Since the collapse of several authoritarian regimes in the 1980s and 1990s—most notably the Soviet Union—conventional wisdom in political science has held that dictatorships inevitably democratize or stagnate. This wisdom has even been applied to China, where the Communist Party (CCP) has presided over 26 years of economic growth since violently suppressing protests at Tiananmen Square. In 2012, the political theorist and Tsinghua University philosophy professor Daniel A. Bell aroused controversy among many China-watchers for challenging this idea. In several op-eds published in prominent Western publications, Bell argued that China’s government, far from being an opaque tyranny, actually presented a “meritocratic” alternative to liberal, multiparty democracy. In a new book titled The China Model: Political Meritocracy and the Limits of Democracy, Bell expands on that idea.
“I disagree with the view that there’s only one morally legitimate way of selecting leaders: one person, one vote,” Bell said at a recent debate hosted by ChinaFile at Asia Society in New York.
Bell is under no illusion that China has already perfected its political recipe, admitting that the ideal “China model” is still very theoretical.

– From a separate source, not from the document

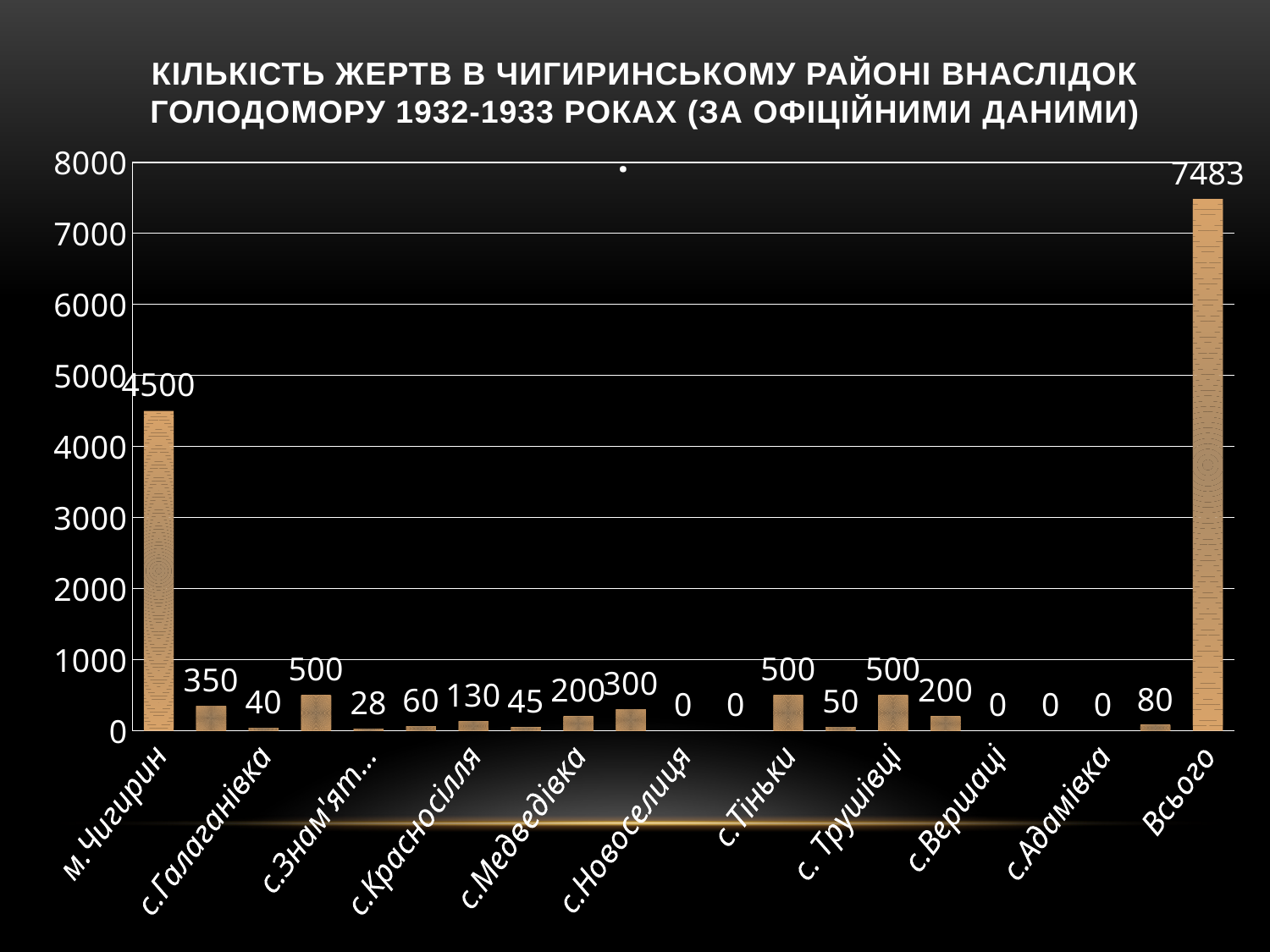
What is the value for с.Трушівці? 500 What type of chart is shown on the slide? bar chart Is the value for м.Чигирин greater or less than 4000? greater What is the value for Всього? 7483 Which category has the highest value? Всього What is the value for с.Адамівка? 0 Which is larger, the value for м.Чигирин or the value for с.Тіньки? м.Чигирин How many bars are plotted in the chart? 21 What is the difference between the values for Всього and м.Чигирин? 2983 What is the value for с.Новоселиця? 0 What is the value for с.Тіньки? 500 What is the value for м.Чигирин? 4500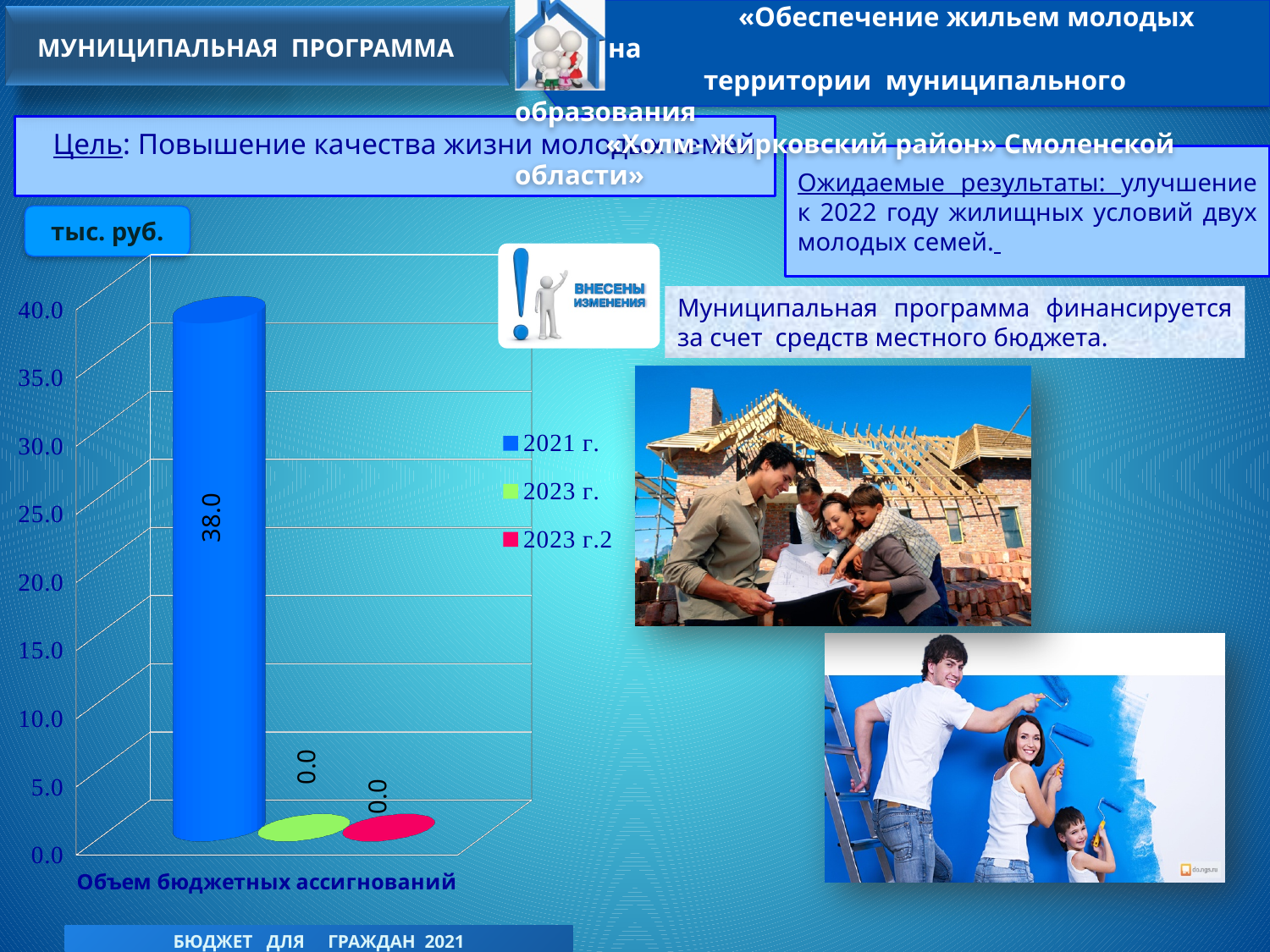
How many series does the chart legend list? 3 What is the highest tick value shown on the chart's vertical axis? 40.0 What is the difference between the 2021 г. value and the 2023 г. value? 38.0 What kind of chart is shown on the slide? bar chart Which series has the highest value in the chart? 2021 г. Which is larger, the value for 2021 г. or the value for 2023 г.2? 2021 г. What is the value for the 2023 г. series in the chart? 0.0 What is the category label shown below the chart's bars? Объем бюджетных ассигнований What is the value for the 2023 г.2 series in the chart? 0.0 Is the value for 2021 г. greater or less than 35.0? greater What unit is indicated for the chart values? тыс. руб. What is the value for the 2021 г. series in the chart? 38.0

This involves a “vertical democratic meritocracy,” as he puts it, with open democratic elections at the local level, meritocratic assessment (like China’s civil-service exam) to choose top national leaders, and experimentation in the middle. In this system, local leaders—who handle relatively basic issues—are still accountable to voters. But national leaders, who must handle more complex issues and make tough decisions that may not be popular (like enacting serious climate-change measures), can be chosen based on experience and knowledge without American-style political gridlock or susceptibility to populist approval.